--- Start Data entries ---
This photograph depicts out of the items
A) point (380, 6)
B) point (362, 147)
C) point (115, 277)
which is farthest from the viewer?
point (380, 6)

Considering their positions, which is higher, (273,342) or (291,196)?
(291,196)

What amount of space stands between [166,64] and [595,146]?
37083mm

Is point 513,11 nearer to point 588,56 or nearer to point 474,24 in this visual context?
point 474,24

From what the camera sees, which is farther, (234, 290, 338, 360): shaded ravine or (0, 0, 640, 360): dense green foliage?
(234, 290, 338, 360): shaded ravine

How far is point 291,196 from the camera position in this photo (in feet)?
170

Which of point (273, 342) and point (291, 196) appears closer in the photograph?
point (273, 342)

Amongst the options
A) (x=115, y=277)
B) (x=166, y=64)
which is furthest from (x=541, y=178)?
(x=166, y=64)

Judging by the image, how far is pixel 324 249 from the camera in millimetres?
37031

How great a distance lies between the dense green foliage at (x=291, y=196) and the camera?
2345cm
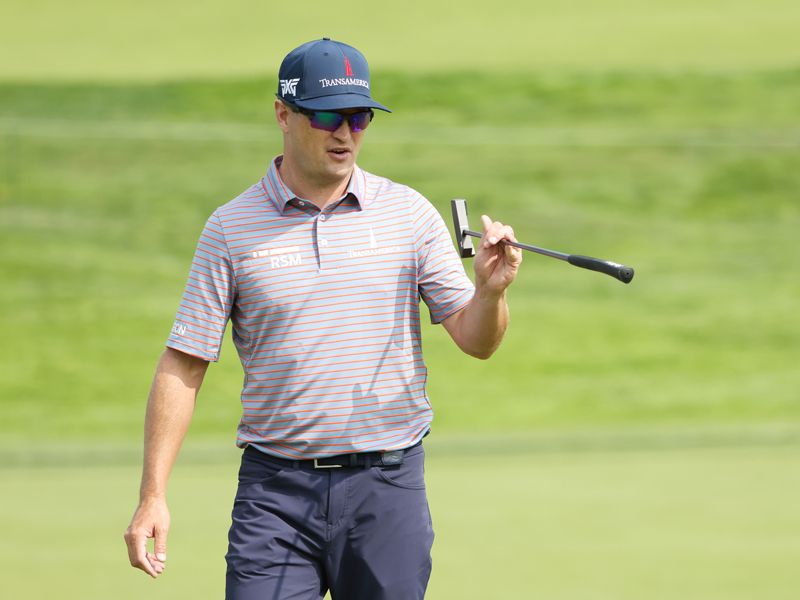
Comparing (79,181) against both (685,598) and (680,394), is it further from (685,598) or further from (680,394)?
(685,598)

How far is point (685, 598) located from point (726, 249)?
11220 mm

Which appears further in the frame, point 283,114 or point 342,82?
point 283,114

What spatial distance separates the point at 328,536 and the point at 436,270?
2.38ft

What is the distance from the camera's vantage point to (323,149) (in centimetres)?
402

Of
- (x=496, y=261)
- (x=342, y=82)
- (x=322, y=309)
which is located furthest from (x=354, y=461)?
(x=342, y=82)

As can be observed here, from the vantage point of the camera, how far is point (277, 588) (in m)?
3.94

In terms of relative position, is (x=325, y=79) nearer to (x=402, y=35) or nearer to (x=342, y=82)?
(x=342, y=82)

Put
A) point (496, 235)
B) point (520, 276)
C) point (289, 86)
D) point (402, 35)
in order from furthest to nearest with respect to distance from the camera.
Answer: point (402, 35), point (520, 276), point (289, 86), point (496, 235)

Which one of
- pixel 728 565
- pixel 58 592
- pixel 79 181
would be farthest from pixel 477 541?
pixel 79 181

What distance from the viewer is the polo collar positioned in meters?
4.04

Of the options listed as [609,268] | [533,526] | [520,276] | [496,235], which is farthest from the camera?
[520,276]

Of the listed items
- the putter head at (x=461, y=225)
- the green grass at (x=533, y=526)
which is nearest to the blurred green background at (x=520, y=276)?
the green grass at (x=533, y=526)

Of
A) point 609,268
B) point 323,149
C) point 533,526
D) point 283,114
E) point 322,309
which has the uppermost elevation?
point 283,114

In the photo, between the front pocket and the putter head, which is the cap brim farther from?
the front pocket
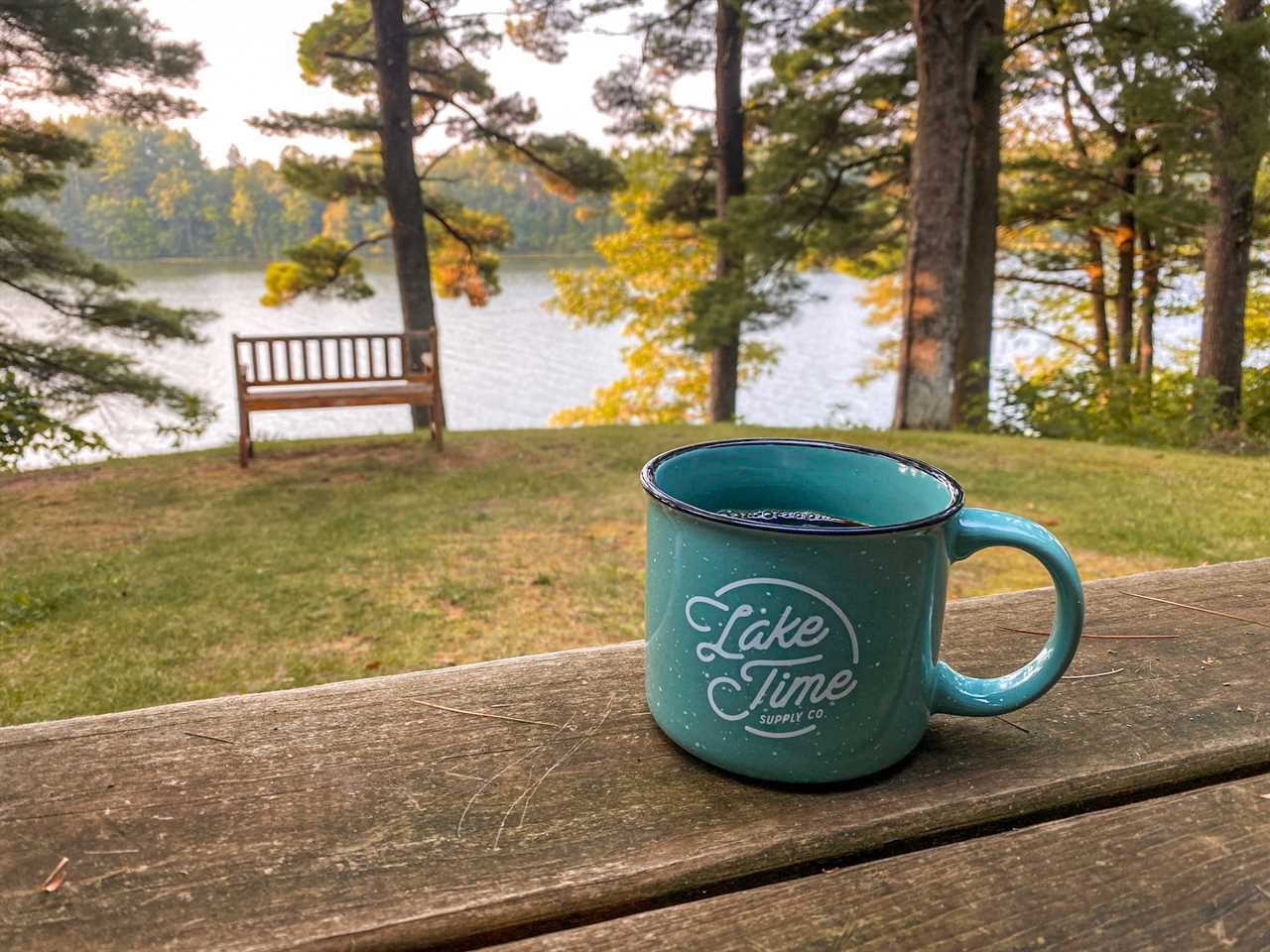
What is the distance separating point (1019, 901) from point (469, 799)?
1.21 feet

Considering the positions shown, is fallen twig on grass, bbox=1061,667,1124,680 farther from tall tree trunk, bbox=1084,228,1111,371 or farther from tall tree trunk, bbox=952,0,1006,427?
tall tree trunk, bbox=1084,228,1111,371

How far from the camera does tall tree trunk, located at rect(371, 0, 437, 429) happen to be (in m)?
8.91

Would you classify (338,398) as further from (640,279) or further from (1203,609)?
(640,279)

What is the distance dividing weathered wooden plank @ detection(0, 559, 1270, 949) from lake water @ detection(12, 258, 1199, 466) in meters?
13.9

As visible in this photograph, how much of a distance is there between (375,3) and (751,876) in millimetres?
10139

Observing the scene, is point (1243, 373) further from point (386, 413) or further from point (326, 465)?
point (386, 413)

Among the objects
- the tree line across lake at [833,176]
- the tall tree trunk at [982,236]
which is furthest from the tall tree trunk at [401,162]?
the tall tree trunk at [982,236]

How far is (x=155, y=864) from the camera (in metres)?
0.54

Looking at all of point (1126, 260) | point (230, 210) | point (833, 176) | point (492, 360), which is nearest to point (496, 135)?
point (833, 176)

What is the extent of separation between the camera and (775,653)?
1.90 feet

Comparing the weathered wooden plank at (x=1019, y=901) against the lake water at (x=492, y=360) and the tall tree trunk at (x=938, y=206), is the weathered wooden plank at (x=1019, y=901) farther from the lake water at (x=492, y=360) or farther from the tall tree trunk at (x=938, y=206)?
the lake water at (x=492, y=360)

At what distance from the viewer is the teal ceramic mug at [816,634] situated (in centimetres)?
57

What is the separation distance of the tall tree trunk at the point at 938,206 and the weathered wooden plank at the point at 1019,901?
21.9 ft

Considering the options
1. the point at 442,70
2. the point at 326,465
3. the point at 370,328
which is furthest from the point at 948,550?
the point at 370,328
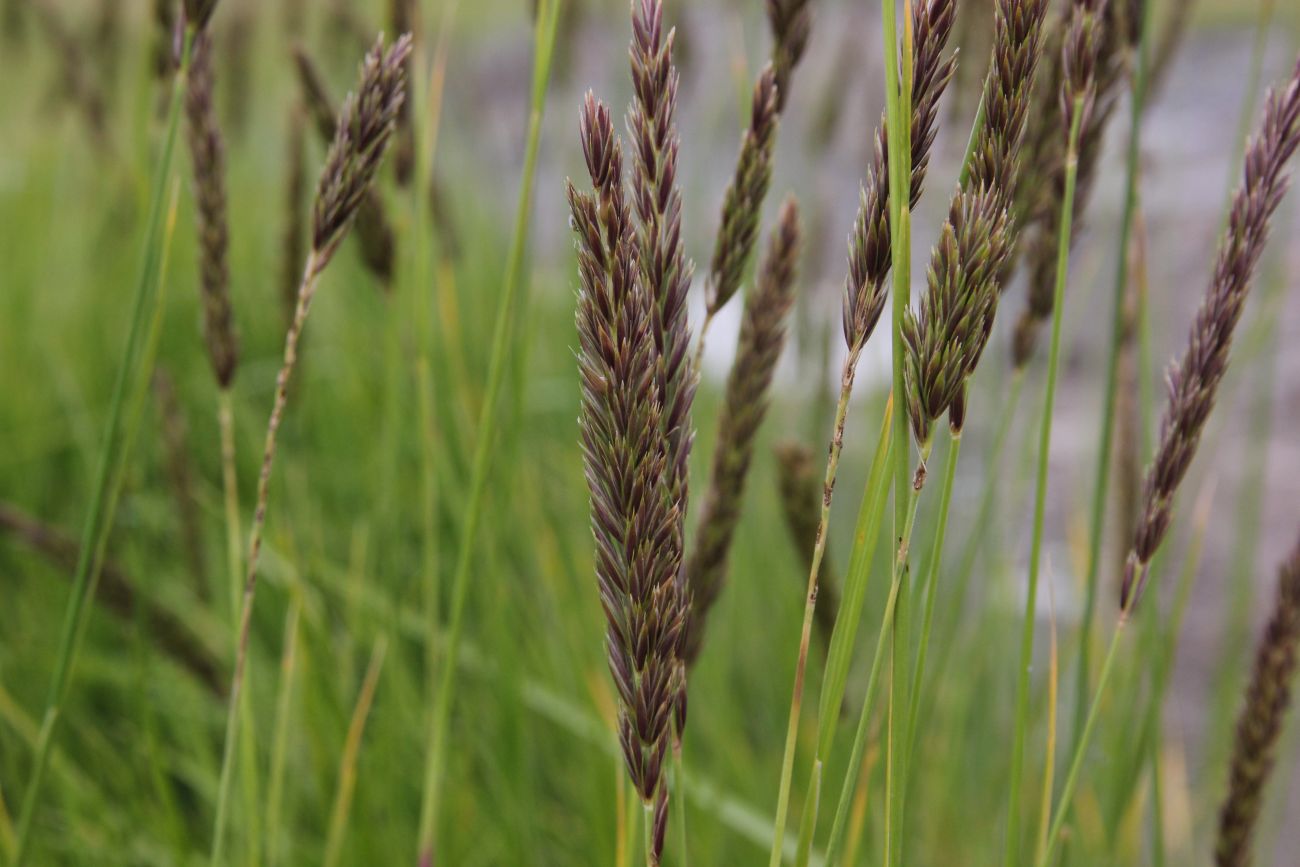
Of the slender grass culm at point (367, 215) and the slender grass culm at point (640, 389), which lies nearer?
the slender grass culm at point (640, 389)

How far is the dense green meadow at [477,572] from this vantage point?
0.98 meters

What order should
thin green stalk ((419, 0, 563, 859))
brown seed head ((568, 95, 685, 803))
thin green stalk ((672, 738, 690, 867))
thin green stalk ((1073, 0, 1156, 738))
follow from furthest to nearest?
1. thin green stalk ((1073, 0, 1156, 738))
2. thin green stalk ((419, 0, 563, 859))
3. thin green stalk ((672, 738, 690, 867))
4. brown seed head ((568, 95, 685, 803))

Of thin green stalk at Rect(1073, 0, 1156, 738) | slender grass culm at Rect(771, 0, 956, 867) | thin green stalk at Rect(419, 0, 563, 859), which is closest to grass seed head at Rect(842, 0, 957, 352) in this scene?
slender grass culm at Rect(771, 0, 956, 867)

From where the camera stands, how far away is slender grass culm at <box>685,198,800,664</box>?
74cm

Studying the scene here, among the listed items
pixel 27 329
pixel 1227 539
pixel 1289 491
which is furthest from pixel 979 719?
pixel 27 329

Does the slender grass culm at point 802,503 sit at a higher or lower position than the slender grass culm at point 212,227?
lower

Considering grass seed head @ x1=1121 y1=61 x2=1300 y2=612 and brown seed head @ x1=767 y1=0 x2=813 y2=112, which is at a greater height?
brown seed head @ x1=767 y1=0 x2=813 y2=112

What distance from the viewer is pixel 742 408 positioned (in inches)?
29.6

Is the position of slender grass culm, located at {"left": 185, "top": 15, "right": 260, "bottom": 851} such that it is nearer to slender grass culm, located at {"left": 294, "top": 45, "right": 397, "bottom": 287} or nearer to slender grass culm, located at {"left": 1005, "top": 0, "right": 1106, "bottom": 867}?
slender grass culm, located at {"left": 294, "top": 45, "right": 397, "bottom": 287}

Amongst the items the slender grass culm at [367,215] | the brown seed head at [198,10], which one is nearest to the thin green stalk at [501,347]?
the brown seed head at [198,10]

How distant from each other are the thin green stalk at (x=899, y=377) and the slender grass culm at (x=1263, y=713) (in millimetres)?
376

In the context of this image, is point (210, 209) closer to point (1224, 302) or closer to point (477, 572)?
point (1224, 302)

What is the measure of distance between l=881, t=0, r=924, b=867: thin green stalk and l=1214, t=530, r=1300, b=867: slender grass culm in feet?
1.23

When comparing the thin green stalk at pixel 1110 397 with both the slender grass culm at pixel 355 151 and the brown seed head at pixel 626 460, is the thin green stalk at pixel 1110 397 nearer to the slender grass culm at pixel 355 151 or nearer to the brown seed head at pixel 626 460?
the brown seed head at pixel 626 460
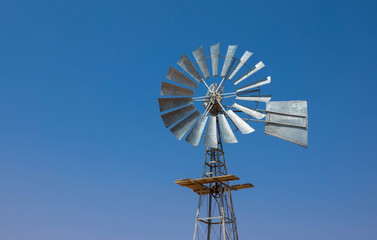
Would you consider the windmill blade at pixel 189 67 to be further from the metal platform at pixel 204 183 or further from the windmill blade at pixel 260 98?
the metal platform at pixel 204 183

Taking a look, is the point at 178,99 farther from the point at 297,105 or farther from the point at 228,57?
the point at 297,105

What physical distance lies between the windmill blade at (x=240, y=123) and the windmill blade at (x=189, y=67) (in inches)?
91.4

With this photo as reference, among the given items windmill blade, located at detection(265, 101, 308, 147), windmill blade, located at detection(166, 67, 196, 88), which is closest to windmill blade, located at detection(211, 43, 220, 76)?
windmill blade, located at detection(166, 67, 196, 88)

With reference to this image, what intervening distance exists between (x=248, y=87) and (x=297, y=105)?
2.54m

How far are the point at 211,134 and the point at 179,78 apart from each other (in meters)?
3.22

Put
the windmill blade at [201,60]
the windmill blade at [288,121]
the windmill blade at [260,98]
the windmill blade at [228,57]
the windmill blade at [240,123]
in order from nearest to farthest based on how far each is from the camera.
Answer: the windmill blade at [288,121] → the windmill blade at [240,123] → the windmill blade at [260,98] → the windmill blade at [228,57] → the windmill blade at [201,60]

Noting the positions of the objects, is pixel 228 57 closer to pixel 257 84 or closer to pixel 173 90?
pixel 257 84

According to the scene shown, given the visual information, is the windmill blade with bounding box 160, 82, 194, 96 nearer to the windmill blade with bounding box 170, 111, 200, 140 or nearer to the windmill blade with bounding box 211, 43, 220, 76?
the windmill blade with bounding box 170, 111, 200, 140

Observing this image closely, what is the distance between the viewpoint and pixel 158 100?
18000mm

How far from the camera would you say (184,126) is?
17.9 metres

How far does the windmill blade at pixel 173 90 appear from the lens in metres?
18.1

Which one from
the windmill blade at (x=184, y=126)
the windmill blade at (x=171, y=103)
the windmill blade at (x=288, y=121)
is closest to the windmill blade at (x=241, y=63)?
the windmill blade at (x=288, y=121)

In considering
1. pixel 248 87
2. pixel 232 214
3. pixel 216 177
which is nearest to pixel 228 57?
pixel 248 87

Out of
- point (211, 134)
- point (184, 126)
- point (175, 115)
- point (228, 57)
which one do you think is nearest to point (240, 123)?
point (211, 134)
--- End Data entries ---
To do: Lines from the one containing "Observing this image" through the final line are to be given again verbatim, with nothing before or after.

Written response:
Observing this image closely, what is the distance between the viewpoint and pixel 158 100?
18000mm

How far from the camera would you say (184,126) is?
17.9 metres

How far does the windmill blade at pixel 173 90 appear from the lens in metres?
18.1

Which one from
the windmill blade at (x=184, y=126)
the windmill blade at (x=171, y=103)
the windmill blade at (x=288, y=121)
is closest to the windmill blade at (x=241, y=63)?
the windmill blade at (x=288, y=121)

In considering
1. pixel 248 87
2. pixel 232 214
3. pixel 216 177
which is nearest to pixel 228 57?
pixel 248 87

Out of
- point (211, 134)
- point (184, 126)
- point (175, 115)
- point (228, 57)
which one do you think is nearest to point (240, 123)?
point (211, 134)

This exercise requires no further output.